§ Records for the exercise:
____________________
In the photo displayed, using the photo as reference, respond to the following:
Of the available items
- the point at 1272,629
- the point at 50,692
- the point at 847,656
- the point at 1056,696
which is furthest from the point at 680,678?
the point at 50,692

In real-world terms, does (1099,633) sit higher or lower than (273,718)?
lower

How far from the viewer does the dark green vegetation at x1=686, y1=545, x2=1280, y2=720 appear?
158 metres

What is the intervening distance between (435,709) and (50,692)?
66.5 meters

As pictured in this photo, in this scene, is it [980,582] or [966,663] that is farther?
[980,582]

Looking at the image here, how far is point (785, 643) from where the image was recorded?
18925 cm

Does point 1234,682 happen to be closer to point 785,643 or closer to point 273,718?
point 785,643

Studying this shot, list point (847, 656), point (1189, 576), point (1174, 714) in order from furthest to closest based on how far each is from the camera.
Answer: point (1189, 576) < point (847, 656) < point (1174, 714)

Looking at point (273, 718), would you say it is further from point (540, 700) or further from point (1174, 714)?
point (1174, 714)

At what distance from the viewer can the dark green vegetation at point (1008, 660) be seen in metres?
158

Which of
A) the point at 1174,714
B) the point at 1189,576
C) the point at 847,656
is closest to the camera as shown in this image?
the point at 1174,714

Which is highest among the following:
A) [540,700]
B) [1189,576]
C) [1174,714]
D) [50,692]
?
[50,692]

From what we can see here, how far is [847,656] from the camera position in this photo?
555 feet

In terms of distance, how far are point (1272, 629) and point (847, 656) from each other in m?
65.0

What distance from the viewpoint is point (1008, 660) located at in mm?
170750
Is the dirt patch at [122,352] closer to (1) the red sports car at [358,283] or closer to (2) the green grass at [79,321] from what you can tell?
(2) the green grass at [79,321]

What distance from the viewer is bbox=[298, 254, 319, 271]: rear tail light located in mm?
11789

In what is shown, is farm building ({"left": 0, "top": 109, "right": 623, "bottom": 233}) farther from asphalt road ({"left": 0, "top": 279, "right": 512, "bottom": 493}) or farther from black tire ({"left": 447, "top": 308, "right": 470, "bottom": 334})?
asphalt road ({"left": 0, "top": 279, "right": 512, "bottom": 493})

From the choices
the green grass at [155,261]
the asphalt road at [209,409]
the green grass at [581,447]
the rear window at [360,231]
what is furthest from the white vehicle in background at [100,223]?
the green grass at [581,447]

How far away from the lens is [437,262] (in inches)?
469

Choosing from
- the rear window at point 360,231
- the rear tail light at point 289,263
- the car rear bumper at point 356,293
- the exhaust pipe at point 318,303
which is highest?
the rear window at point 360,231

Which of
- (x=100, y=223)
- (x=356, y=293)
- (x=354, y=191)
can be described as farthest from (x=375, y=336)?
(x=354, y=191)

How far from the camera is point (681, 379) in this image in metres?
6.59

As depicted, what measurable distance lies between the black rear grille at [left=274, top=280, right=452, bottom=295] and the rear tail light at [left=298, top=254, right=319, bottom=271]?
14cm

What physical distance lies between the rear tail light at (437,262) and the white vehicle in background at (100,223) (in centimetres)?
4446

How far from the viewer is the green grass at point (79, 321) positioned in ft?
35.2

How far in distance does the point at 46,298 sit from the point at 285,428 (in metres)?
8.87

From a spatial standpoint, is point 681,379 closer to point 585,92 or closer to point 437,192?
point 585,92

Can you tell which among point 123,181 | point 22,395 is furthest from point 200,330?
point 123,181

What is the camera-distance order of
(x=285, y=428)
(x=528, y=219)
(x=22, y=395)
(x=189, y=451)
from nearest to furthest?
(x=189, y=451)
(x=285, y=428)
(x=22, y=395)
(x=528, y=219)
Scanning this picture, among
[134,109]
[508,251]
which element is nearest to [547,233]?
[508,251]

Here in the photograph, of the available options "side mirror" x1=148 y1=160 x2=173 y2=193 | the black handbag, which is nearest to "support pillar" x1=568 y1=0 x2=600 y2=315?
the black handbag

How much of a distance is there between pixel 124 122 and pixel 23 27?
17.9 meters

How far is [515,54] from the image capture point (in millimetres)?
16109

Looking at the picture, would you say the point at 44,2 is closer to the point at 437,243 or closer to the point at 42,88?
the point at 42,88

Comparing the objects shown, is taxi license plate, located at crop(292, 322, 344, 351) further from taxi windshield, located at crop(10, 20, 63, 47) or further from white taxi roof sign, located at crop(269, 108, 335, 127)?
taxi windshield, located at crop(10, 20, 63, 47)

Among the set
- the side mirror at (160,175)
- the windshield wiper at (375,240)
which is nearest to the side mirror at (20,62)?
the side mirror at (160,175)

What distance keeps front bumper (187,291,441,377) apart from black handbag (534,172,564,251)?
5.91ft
____________________
§ Objective:
Please copy out every one of the entries above word for word, with each line unchanged.

§ Exercise response:
In the photo displayed, using the photo as reference, respond to the following:
Of the available items
- the point at 1272,629
- the point at 50,692
- the point at 847,656
- the point at 1056,696
which is furthest from the point at 680,678?
the point at 50,692

In real-world terms, does (1099,633) sit higher or lower than (273,718)?
lower

How far from the viewer does the dark green vegetation at x1=686, y1=545, x2=1280, y2=720 appear?
158 metres

What is the intervening distance between (435,709) and (50,692)?
66.5 meters

As pictured in this photo, in this scene, is it [980,582] or [966,663] that is farther?
[980,582]

Looking at the image here, how far is point (785, 643) from where the image was recorded?
18925 cm

Does point 1234,682 happen to be closer to point 785,643 or closer to point 273,718?
point 785,643

Studying this shot, list point (847, 656), point (1189, 576), point (1174, 714) in order from furthest to closest based on how far each is from the camera.
Answer: point (1189, 576) < point (847, 656) < point (1174, 714)

Looking at point (273, 718), would you say it is further from point (540, 700) or further from point (1174, 714)?
point (1174, 714)

At what distance from the viewer can the dark green vegetation at point (1008, 660) be seen in metres?
158

Which of
A) the point at 1174,714
B) the point at 1189,576
C) the point at 847,656
is closest to the camera as shown in this image?
the point at 1174,714

Which is highest among the following:
A) [540,700]
B) [1189,576]
C) [1174,714]
D) [50,692]
?
[50,692]

From what we can see here, how far is [847,656] from the camera position in this photo?
555 feet

In terms of distance, how far are point (1272, 629) and point (847, 656) from each other in m?
65.0

What distance from the viewpoint is point (1008, 660) located at in mm?
170750
Is the dirt patch at [122,352] closer to (1) the red sports car at [358,283] or closer to (2) the green grass at [79,321] from what you can tell?
(2) the green grass at [79,321]

What distance from the viewer is bbox=[298, 254, 319, 271]: rear tail light located in mm?
11789

In what is shown, is farm building ({"left": 0, "top": 109, "right": 623, "bottom": 233}) farther from asphalt road ({"left": 0, "top": 279, "right": 512, "bottom": 493}) or farther from black tire ({"left": 447, "top": 308, "right": 470, "bottom": 334})?
asphalt road ({"left": 0, "top": 279, "right": 512, "bottom": 493})

From the choices
the green grass at [155,261]
the asphalt road at [209,409]
the green grass at [581,447]
the rear window at [360,231]
what is furthest from the white vehicle in background at [100,223]?
the green grass at [581,447]

How far away from the lens is [437,262] (in inches)?
469

Choosing from
- the rear window at point 360,231
- the rear tail light at point 289,263
- the car rear bumper at point 356,293
- the exhaust pipe at point 318,303
which is highest?
the rear window at point 360,231

Which of
- (x=100, y=223)
- (x=356, y=293)
- (x=354, y=191)
can be described as farthest from (x=375, y=336)?
(x=354, y=191)

How far from the camera is point (681, 379) in this image in metres?
6.59

As depicted, what measurable distance lies between the black rear grille at [left=274, top=280, right=452, bottom=295] and the rear tail light at [left=298, top=254, right=319, bottom=271]?
14cm

What physical distance lies between the rear tail light at (437,262) and the white vehicle in background at (100,223) (in centimetres)?
4446

How far from the viewer is the green grass at point (79, 321) positioned in ft?
35.2

How far in distance does the point at 46,298 sit from the point at 285,428 (in metres)?
8.87

From a spatial standpoint, is point 681,379 closer to point 585,92 or closer to point 437,192?
point 585,92

Can you tell which among point 123,181 | point 22,395 is furthest from point 200,330?
point 123,181

What is the camera-distance order of
(x=285, y=428)
(x=528, y=219)
(x=22, y=395)
(x=189, y=451)
from nearest to furthest?
(x=189, y=451)
(x=285, y=428)
(x=22, y=395)
(x=528, y=219)
Scanning this picture, among
[134,109]
[508,251]
which element is nearest to [547,233]?
[508,251]

Here in the photograph, of the available options "side mirror" x1=148 y1=160 x2=173 y2=193 | the black handbag, which is nearest to "support pillar" x1=568 y1=0 x2=600 y2=315?
the black handbag

How much of a distance is there between pixel 124 122 and pixel 23 27?
17.9 meters

How far is [515,54] from the image capture point (in millimetres)?
16109

Looking at the picture, would you say the point at 44,2 is closer to the point at 437,243 or closer to the point at 42,88?
the point at 42,88

Comparing the objects shown, is taxi license plate, located at crop(292, 322, 344, 351) further from taxi windshield, located at crop(10, 20, 63, 47) or further from white taxi roof sign, located at crop(269, 108, 335, 127)?
taxi windshield, located at crop(10, 20, 63, 47)

Among the set
- the side mirror at (160,175)
- the windshield wiper at (375,240)
which is nearest to the side mirror at (20,62)?
the side mirror at (160,175)

What distance keeps front bumper (187,291,441,377) apart from black handbag (534,172,564,251)?
5.91ft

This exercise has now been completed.